Na uwagę, że premier Wielkiej Brytanii Keir Starmer oświadczył, że jest gotowy do wysłania brytyjskich wojsk na Ukrainę, szef BBN zaznaczył, że w przypadku Wielkiej Brytanii "sprawa jest zupełnie inna i prostsza, biorąc pod uwagę dystans geograficzny".
Przede wszystkim trzeba pamiętać, że jakikolwiek nasz udział, partycypacja w operacji potencjalnej na Ukrainie będzie rozgrywana również przez Rosję, w różny sposób. Będzie to bardzo dobry przyczynek do tego, aby wbijać między nas (Polskę i Ukrainę - PAP) różnego rodzaju nieporozumienia - zauważył Łukowski.

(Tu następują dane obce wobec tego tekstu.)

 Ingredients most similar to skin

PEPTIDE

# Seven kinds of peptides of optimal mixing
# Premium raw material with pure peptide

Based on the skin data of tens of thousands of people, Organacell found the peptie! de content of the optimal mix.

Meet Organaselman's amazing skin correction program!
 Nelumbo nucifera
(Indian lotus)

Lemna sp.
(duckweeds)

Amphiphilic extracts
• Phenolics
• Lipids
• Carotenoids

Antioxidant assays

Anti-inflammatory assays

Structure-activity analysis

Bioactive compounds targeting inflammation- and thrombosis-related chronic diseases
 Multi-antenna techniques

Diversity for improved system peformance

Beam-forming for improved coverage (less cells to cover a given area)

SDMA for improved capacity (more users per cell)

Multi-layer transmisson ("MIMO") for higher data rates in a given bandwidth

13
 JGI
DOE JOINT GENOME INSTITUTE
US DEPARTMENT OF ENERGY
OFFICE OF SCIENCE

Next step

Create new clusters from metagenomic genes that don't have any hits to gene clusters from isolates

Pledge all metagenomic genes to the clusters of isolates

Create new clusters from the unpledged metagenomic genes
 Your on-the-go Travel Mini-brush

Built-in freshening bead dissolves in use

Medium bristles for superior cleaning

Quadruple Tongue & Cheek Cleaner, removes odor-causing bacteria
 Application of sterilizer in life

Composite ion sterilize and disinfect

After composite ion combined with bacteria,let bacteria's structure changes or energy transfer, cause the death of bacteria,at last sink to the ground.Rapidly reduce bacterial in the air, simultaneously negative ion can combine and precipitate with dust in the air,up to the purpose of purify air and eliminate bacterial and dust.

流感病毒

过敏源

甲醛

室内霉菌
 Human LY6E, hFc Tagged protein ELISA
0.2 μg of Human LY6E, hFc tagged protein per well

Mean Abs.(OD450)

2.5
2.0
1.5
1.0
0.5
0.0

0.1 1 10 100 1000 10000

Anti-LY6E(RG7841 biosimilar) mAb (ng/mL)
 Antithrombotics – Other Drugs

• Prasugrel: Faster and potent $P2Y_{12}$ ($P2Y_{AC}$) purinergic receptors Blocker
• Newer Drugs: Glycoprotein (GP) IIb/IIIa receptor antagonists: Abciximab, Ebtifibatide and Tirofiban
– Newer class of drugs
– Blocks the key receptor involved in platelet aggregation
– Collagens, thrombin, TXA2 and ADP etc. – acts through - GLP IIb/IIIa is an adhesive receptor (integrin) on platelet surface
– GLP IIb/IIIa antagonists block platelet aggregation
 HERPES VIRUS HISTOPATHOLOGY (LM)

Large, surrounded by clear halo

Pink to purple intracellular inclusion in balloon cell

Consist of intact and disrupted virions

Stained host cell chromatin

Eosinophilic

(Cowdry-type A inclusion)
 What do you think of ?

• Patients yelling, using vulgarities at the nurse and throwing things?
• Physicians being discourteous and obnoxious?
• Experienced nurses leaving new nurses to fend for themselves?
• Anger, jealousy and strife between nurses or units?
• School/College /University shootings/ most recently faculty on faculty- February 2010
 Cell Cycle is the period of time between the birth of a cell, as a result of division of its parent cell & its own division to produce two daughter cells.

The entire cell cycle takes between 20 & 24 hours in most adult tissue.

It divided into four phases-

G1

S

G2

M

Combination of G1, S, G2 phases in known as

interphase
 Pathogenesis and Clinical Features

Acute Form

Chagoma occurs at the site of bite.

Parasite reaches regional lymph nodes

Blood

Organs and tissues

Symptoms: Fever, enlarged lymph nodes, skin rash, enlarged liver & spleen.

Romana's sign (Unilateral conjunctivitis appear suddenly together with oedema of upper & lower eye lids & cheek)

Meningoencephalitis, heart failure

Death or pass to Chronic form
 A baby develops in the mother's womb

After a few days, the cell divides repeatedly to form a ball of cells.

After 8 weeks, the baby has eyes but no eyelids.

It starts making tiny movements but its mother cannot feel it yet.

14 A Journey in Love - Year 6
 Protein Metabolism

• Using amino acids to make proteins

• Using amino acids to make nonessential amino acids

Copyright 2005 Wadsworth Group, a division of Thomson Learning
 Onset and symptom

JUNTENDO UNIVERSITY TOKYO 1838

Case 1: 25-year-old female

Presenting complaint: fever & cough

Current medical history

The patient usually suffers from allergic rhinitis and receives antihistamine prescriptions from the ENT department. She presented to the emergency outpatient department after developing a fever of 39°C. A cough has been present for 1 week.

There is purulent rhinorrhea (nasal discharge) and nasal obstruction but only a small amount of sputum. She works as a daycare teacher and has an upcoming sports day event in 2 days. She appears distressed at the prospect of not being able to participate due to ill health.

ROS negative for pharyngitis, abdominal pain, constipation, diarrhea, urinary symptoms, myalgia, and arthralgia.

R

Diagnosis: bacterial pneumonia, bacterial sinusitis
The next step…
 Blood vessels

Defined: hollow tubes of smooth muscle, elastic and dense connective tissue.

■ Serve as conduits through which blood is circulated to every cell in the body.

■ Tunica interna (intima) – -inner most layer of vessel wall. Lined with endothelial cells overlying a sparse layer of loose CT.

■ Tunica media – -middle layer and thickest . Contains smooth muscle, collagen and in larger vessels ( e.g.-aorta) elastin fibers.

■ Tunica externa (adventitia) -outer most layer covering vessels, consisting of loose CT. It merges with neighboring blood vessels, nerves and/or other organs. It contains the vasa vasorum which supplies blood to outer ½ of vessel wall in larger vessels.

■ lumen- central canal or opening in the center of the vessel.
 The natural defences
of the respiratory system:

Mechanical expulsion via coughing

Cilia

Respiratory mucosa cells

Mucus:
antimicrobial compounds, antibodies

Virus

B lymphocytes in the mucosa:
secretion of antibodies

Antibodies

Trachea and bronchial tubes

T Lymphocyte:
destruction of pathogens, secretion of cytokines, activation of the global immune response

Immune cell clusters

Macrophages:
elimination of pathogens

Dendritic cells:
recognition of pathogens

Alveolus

Szef BBN ocenił ponadto, że "będzie duża presja na to, żebyśmy się w to zaangażowali".
Dlatego, że jeżeli mówimy o kontyngencie sił, który miałby zabezpieczać Ukrainę, to trzeba wziąć pod uwagę geografię, z którą mamy do czynienia. Ta dzisiejsza linia frontu ukraińskiego to ponad 1000 kilometrów. Jeżeli mówimy o jakiejś formie kontroli, jakiejś linii demarkacyjnej, którą możemy sobie wyobrazić, że będzie utworzona w ramach rozmów pokojowych, to to wymaga niezłego zaangażowania, jeśli chodzi o liczebność sił zbrojnych - powiedział w rozmowie z Radiem Zet gen. broni rez. Łukowski.
Szef BBN zwrócił także uwagę na wielkość naszej formacji lądowej.
Patrząc na to, czym dysponuje dzisiaj Europa, to jedną z największych formacji lądowych (...) to jest jednak armia polska; chyba że rozpatrujemy również zaangażowanie Turcji, która ma ogromne siły zbrojne - powiedział Łukowski.